Another chromatin-associated protein, MORC2, a member of the Microrchidia family CW-type zinc finger (MORC) family of proteins, is upregulated in several cancers [72]. It also regulates transcription by modifying the chromatin structure [73, 74]. During tumorigenesis, MORC2-mediated transcription is catalyzed by the interaction with histone HDAC1, HDAC4, and EZH2 [75]. Likewise, during glucose metabolism, cMYC directly targets the expression of HK2, PFKM, ENO1, GLUT1, and LDHA [76], while MORC2 is known to regulate LDHA by cooperating with cMYC to promote the migration of breast cancer cells [75, 77, 78]. As numerous metabolic pathways converge onto cMYC regulation, attempts to block or restore altered pathways driven by cMYC can lead to novel strategies in cancer treatment.

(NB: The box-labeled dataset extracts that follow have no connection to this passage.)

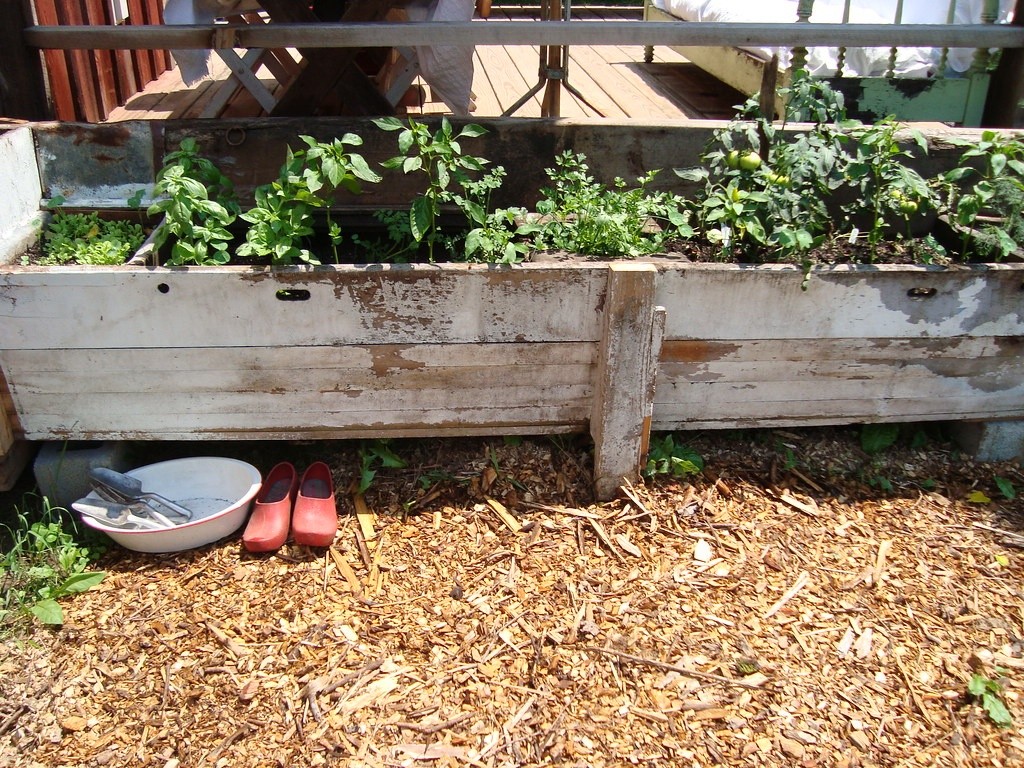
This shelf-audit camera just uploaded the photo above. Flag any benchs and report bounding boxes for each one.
[639,0,1023,129]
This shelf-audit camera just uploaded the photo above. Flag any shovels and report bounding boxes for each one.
[71,498,168,530]
[89,479,176,528]
[87,467,193,520]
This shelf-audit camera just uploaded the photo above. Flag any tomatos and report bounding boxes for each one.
[888,189,918,213]
[728,149,790,200]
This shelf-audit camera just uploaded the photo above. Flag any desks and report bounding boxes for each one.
[258,0,402,118]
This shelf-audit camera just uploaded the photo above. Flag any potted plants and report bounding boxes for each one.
[0,62,1024,496]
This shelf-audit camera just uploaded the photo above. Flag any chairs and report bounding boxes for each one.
[385,0,479,115]
[164,0,296,119]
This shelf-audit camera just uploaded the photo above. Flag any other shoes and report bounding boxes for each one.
[292,461,337,546]
[243,462,299,554]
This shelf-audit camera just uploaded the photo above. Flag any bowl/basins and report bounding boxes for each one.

2.7 Cross Talk Between Tumor Microenvironment and Metabolism in Disease Progression
As discussed earlier, metabolic plasticity allows tumor cells to adapt themselves to changing TME [1]. Aberrant tumor vasculature in the TME causes heterogeneous perfusion (O2 and nutrients) across the tumor vessels, which promotes a hypoxic environment [79]. The competitive metabolic milieu in the TME also results in the variable nutrient utilization among tumor cells, immune cells, and stromal population [80, 81]. Besides, tumor cells adapt to their metabolic needs in the hypoxic conditions of TME through HIF1, which activates enzymes of glycolytic flux. Overall, the intratumoral metabolic heterogeneity by the nonuniform distribution of nutrients is influenced by various factors, including the composition of TME, disease stage, and mutation load [82]. Here, we will discuss in detail how stroma, extracellular matrix (ECM), and immune cell metabolism are reprogrammed by tumor cells and influence the disease progression.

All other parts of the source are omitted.